俺は今まで京に入る事を避けていたが、遂に年貢の納め時だ。来年には帝に拝謁するために京に向かうことになった。山中国では今、そのための準備に入ている。




山中勇三郎 忘備録


永禄七年 松永殿の申し出により麾下を解消して友好国となる。

廻船業では、駿府清水湊、武蔵神奈川湊に店を構えて、安房・勝浦湊を制圧して拠点と成す。里見家とは鏡ヶ浦湾に船を派遣して商いをする事にした。

 九州南部は島津と肝付・伊東連合の戦があり、山中国が売った熊野丸を擁した肝付・伊東水軍が薩摩水軍を打ち破り優位。南信濃では織田軍と武田軍が戦闘中。


 七月に三好長慶殿が亡くなる。

それは宣教師ガスパルに同行した元大友家臣の藪野某が将軍家と謀った仕業で、某はその事実を広く知らしめ三好が将軍家を討つ永禄の変が史実より早く起きた。

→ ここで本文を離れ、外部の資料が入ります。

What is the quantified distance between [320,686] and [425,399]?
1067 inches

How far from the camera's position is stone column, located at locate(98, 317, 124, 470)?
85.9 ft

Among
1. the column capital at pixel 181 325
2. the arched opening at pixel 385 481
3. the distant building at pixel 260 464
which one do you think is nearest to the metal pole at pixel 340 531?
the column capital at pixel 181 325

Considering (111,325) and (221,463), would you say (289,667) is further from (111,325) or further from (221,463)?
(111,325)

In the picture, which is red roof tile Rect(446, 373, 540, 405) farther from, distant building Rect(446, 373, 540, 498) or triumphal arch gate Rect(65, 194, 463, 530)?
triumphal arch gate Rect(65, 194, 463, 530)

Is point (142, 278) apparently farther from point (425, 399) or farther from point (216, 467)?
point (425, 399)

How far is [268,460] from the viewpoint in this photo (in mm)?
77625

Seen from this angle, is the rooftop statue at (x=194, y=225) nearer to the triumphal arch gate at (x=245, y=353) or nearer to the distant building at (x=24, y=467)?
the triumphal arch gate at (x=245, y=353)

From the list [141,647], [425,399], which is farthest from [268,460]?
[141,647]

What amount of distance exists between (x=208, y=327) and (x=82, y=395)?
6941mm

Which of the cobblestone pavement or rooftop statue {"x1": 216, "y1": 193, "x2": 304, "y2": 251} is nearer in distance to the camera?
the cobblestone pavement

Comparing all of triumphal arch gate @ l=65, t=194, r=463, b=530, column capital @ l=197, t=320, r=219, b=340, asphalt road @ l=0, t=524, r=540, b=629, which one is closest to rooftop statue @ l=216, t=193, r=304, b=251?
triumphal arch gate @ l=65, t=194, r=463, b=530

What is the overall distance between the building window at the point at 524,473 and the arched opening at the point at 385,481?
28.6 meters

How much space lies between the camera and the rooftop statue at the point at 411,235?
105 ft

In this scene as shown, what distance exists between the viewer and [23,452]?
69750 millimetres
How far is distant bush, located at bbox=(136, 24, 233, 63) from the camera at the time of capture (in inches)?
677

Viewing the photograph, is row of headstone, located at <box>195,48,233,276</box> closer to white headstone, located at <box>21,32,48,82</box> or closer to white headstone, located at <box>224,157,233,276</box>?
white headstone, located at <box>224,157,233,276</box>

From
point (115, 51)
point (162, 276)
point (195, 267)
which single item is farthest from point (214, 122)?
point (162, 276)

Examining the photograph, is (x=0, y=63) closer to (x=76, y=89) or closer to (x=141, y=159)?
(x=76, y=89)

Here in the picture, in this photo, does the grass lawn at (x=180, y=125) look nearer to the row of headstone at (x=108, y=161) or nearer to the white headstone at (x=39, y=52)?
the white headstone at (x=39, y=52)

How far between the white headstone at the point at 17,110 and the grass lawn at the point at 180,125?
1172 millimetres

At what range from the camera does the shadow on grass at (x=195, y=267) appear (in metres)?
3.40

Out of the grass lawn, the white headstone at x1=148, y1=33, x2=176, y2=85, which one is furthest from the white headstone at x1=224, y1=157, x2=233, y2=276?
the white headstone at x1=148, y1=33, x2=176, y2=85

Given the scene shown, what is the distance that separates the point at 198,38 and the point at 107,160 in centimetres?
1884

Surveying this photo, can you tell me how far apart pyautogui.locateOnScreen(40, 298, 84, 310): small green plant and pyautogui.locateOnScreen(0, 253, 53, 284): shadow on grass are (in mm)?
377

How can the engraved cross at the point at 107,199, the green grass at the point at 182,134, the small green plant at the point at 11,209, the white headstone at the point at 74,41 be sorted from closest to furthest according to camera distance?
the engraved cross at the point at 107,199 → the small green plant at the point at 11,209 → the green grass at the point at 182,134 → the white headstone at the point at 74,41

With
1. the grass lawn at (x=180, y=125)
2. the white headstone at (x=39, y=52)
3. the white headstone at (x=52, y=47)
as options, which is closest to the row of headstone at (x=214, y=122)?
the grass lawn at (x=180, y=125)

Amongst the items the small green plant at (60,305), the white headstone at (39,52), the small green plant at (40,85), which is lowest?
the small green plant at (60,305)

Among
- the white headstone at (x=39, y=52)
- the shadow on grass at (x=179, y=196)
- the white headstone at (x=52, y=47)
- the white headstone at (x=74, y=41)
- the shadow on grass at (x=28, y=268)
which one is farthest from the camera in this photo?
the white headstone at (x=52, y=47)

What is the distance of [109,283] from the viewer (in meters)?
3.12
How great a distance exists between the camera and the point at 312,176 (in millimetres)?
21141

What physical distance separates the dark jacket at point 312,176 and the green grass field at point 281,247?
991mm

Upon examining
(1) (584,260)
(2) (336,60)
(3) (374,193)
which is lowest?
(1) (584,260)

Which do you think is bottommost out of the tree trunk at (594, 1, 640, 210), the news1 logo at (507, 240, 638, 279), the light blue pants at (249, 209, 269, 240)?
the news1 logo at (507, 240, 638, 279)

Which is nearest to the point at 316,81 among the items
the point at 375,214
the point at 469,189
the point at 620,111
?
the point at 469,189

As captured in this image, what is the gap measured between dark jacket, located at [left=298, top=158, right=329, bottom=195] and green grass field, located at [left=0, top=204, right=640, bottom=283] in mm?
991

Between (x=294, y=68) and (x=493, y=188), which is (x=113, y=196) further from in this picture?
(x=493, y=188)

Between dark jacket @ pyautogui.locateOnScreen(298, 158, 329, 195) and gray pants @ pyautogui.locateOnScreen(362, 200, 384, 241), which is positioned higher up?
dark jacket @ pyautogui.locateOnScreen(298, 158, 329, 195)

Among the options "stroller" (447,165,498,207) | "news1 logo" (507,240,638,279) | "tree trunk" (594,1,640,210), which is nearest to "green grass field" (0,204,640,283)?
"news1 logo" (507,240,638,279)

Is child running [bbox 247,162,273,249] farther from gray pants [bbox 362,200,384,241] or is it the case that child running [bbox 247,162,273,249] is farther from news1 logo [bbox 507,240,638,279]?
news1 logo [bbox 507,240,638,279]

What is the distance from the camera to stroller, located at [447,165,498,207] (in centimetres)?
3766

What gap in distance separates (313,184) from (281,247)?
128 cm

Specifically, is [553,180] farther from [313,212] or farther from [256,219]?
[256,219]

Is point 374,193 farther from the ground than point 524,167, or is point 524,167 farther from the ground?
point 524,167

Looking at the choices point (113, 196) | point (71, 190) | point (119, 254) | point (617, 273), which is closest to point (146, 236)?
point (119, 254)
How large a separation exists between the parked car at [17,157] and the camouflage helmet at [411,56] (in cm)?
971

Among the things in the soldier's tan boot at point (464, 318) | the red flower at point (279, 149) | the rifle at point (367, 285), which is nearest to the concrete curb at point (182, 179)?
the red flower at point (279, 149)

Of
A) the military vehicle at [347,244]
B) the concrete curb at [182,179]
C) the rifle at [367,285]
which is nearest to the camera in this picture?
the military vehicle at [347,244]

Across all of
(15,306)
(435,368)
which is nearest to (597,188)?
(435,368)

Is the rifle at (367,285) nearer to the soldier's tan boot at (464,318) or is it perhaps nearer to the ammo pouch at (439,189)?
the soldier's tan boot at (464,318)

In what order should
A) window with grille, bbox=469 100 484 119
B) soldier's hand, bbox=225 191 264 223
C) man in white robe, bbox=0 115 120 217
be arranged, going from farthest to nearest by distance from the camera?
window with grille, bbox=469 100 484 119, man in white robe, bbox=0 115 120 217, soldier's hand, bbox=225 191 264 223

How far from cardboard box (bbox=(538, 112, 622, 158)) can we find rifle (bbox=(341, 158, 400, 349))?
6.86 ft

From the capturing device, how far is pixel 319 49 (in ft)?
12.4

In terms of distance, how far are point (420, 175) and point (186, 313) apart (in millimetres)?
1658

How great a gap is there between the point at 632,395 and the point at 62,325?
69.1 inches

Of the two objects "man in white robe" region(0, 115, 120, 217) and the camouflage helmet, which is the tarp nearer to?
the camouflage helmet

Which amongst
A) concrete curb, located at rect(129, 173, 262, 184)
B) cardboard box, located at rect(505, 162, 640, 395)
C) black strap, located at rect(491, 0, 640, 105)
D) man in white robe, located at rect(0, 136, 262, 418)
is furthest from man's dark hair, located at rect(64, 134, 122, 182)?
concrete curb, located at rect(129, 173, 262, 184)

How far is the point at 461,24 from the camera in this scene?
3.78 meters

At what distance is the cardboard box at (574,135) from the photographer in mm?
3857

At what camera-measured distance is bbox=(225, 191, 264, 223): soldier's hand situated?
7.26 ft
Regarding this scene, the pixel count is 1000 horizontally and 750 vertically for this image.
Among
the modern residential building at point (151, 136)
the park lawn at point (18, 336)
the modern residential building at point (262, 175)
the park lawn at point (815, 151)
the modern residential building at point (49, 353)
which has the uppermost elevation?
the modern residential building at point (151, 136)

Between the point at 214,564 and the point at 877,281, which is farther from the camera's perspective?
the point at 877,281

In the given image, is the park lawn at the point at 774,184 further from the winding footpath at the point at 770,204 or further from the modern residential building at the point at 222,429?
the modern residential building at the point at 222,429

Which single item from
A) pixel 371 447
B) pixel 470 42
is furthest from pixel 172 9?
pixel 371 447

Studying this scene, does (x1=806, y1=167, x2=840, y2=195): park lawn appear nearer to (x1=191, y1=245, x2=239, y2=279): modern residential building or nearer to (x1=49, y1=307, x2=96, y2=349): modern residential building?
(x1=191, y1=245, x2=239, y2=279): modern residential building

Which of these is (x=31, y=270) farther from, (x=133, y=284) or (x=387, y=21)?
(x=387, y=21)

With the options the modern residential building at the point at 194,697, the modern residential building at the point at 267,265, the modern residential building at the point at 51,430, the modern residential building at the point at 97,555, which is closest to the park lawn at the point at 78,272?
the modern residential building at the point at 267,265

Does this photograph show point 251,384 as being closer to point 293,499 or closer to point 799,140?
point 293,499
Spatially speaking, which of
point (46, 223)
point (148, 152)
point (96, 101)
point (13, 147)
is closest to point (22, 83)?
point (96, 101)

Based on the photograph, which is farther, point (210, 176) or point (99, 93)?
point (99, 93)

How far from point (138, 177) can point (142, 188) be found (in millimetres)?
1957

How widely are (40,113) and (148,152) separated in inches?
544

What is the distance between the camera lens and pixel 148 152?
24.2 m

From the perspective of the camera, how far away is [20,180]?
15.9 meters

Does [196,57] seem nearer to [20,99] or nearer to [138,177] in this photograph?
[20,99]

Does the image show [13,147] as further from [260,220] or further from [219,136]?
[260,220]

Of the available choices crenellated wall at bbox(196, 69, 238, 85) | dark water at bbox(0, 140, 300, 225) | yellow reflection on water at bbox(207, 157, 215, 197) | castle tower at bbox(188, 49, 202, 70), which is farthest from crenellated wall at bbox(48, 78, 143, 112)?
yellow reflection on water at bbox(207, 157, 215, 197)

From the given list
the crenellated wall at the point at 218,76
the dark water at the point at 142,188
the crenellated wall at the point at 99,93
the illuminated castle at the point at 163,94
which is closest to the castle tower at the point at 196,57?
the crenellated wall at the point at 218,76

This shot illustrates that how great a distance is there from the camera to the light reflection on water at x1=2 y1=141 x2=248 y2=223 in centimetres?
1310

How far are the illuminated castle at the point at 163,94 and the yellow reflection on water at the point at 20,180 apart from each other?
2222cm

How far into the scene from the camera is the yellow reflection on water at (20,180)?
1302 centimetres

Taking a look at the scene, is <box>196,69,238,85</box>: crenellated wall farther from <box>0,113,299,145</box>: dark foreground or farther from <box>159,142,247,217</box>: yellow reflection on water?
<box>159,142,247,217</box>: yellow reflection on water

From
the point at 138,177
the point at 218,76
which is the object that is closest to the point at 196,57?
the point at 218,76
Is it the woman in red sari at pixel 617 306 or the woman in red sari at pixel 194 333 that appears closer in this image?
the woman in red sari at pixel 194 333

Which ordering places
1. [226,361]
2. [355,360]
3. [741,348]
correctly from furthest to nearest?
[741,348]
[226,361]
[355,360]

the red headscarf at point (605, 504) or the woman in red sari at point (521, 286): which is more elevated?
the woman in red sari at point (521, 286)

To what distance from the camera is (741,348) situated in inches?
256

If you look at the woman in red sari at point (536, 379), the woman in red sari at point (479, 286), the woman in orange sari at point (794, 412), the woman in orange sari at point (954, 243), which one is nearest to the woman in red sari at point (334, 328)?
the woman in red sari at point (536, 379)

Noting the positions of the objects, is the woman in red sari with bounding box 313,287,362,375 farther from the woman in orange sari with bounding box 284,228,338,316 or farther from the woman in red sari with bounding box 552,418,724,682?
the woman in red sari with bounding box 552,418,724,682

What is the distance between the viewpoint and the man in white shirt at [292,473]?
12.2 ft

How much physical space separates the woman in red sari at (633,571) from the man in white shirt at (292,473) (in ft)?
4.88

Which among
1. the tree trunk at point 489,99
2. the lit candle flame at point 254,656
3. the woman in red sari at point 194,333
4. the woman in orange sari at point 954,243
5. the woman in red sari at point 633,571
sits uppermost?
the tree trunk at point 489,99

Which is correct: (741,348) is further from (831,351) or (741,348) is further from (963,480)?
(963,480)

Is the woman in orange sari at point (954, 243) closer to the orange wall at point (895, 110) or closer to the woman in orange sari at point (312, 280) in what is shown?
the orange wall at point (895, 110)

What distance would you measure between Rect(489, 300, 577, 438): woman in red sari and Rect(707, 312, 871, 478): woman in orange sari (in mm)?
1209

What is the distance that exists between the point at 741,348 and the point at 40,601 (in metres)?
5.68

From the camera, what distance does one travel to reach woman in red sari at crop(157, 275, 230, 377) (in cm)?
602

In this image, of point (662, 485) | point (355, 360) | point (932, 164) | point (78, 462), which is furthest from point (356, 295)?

 信濃川中島で武田軍と和戦を結び撤退中の上杉輝虎がそれを知り、そのまま三千の部隊と共に上京して来た。折しも国を二分して戦闘中の越前・朝倉景鏡を粉砕、松永殿などを加えた追討軍を組織して三好を畿内から追い払う。


  畿内にあった三好家の城は松永殿が接収した。松永殿と丹波衆の和睦交渉が進んでいる、これで畿内は平穏を取り戻す事が期待できよう。唯一の問題が河内と尾張長島の一向宗と比叡山なり、宗教勢力は厄介で松永殿の手腕を期待す。